§ EXTRACTED TEXT:
-- Opening Marker --

I just ran into the same issue, and indeed removing duplicate points did solved the problem. I used a simple workaround, but I am not sure if it is justified to do so or it actually affects the method: can we safely remove the duplicates, embed the unique points and then reconstruct the original array by re-duplicating the embeddings?

My intuitition of the technique is that if N points are exactly the same we could safely work with only one of them and map all of them to the result, but I would like confirmation from someone who actually understands all the math involved. If that assumption is correct, I guess I can start working in a pull request adding the fix.

lmcinnes commented 6 years ago

It is not necessarily ideal. I really need to understand better how duplicate points are resulting in a recursion error to be honest. My understanding is that they should not, but perhaps I have missed a corner case in the implementation somewhere.

-- Closing Marker --

§ DIRECTIONS:
[1] Answer these about the comment thread on duplicate points:
(a) What did the first commenter find solved the problem?
(b) If the commenter's assumption is correct, what do they say they can start working on?
(c) What error does lmcinnes say duplicate points are resulting in?
[2] Can you write the next part of the comment thread on duplicate points, picking up after its final sentence?
None of the data has any bearing on what is asked here.

§ INFORMATION SUPPLIED:
-- Opening Marker --

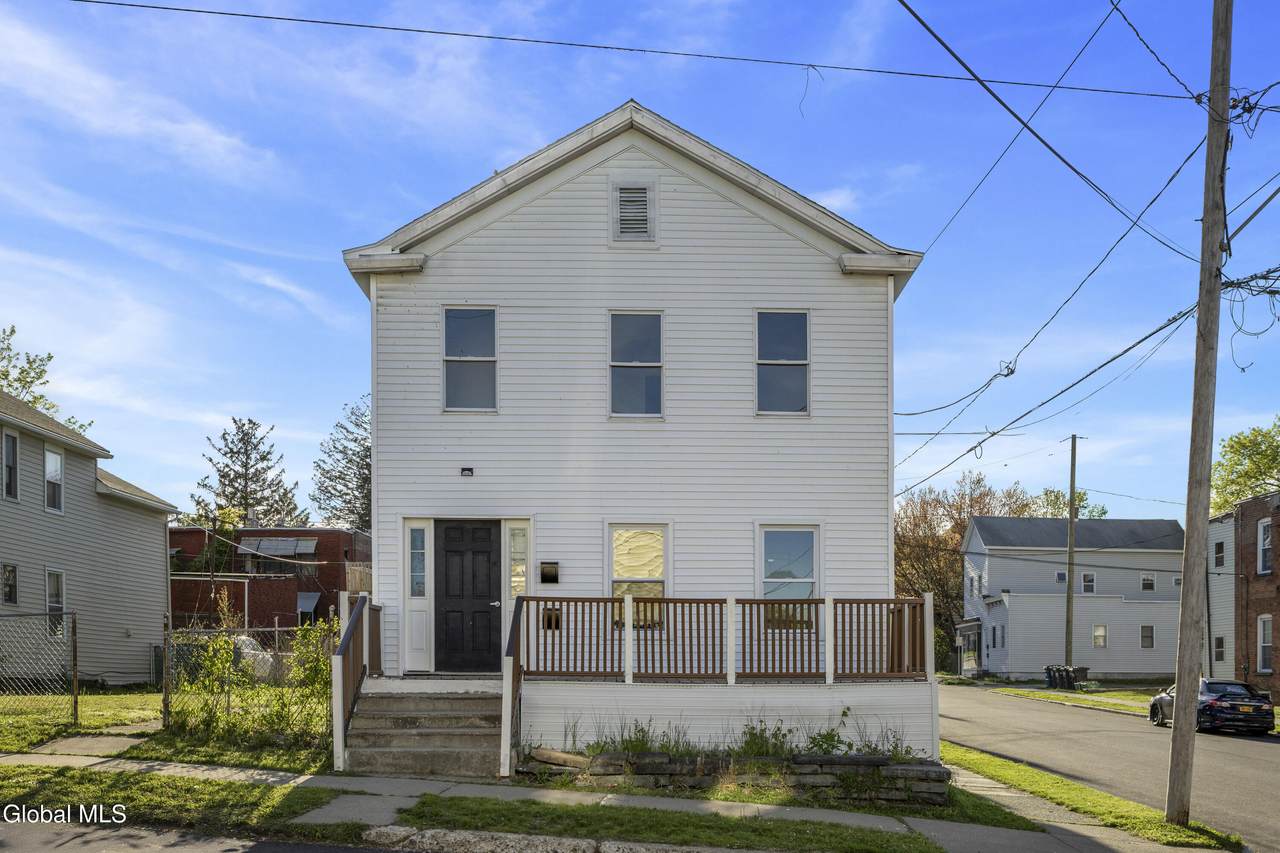 1427 4th Avenue - Photo 1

-- Closing Marker --

§ RESPONSES:
[1]
(a) Removing duplicate points.
(b) A pull request adding the fix.
(c) A recursion error.

[2]
On Mon, Aug 27, 2018 at 4:23 AM Diego Vicente notifications@github.com wrote:

I just ran into the same issue, and indeed removing duplicate points did solved the problem. I used a simple workaround, but I am not sure if it is justified to do so or it actually affects the method: can we safely remove the duplicates, embed the unique points and then reconstruct the original array by re-duplicating the embeddings?

My intuitition of the technique is that if N points are exactly the same we could safely work with only one of them and map all of them to the result, but I would like confirmation from someone who actually understands all the math involved. If that assumption is correct, I guess I can start working in a pull request adding the fix.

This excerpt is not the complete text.